__DIRECTIONS FOR THIS TASK__
Output the lines from the one containing "Which of the plastered" through the end of the records as a Markdown table with the columns Row and Line. Number each line in Row, and leave out blank lines.

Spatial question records
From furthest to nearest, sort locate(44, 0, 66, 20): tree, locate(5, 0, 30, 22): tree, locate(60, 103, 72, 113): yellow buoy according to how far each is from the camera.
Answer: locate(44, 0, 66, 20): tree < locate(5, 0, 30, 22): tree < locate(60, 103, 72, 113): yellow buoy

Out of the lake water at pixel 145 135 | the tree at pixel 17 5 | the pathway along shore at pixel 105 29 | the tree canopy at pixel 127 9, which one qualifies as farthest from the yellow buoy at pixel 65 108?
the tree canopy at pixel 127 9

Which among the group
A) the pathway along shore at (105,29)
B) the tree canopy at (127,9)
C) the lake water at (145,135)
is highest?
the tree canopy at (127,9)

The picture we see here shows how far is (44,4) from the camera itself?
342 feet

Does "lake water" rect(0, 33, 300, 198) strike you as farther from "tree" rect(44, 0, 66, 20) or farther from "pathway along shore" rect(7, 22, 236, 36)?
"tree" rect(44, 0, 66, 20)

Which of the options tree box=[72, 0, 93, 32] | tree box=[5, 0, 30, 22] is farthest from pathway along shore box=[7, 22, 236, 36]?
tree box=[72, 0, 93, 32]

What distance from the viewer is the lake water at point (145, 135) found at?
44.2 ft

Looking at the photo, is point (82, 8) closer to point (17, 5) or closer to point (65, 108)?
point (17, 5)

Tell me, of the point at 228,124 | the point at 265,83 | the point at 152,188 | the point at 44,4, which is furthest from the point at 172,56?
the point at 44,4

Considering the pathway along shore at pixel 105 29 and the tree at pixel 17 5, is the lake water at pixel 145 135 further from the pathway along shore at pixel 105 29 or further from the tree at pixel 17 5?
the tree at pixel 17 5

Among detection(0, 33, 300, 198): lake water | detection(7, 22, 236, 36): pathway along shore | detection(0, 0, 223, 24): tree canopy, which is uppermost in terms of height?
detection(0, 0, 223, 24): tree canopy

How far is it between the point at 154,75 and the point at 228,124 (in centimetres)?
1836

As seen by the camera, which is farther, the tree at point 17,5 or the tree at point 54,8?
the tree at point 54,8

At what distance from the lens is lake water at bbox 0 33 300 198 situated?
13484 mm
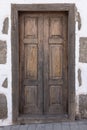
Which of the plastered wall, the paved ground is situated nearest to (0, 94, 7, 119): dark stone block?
the plastered wall

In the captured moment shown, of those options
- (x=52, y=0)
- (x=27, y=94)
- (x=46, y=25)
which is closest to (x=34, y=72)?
(x=27, y=94)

__REPLY TO THE TASK__
| Row | Line |
|---|---|
| 1 | Which of the plastered wall, the paved ground is situated nearest to (0, 94, 7, 119): dark stone block? |
| 2 | the plastered wall |
| 3 | In the captured moment shown, of those options |
| 4 | - (x=52, y=0) |
| 5 | - (x=27, y=94) |
| 6 | - (x=46, y=25) |
| 7 | which is closest to (x=34, y=72)? |
| 8 | (x=27, y=94) |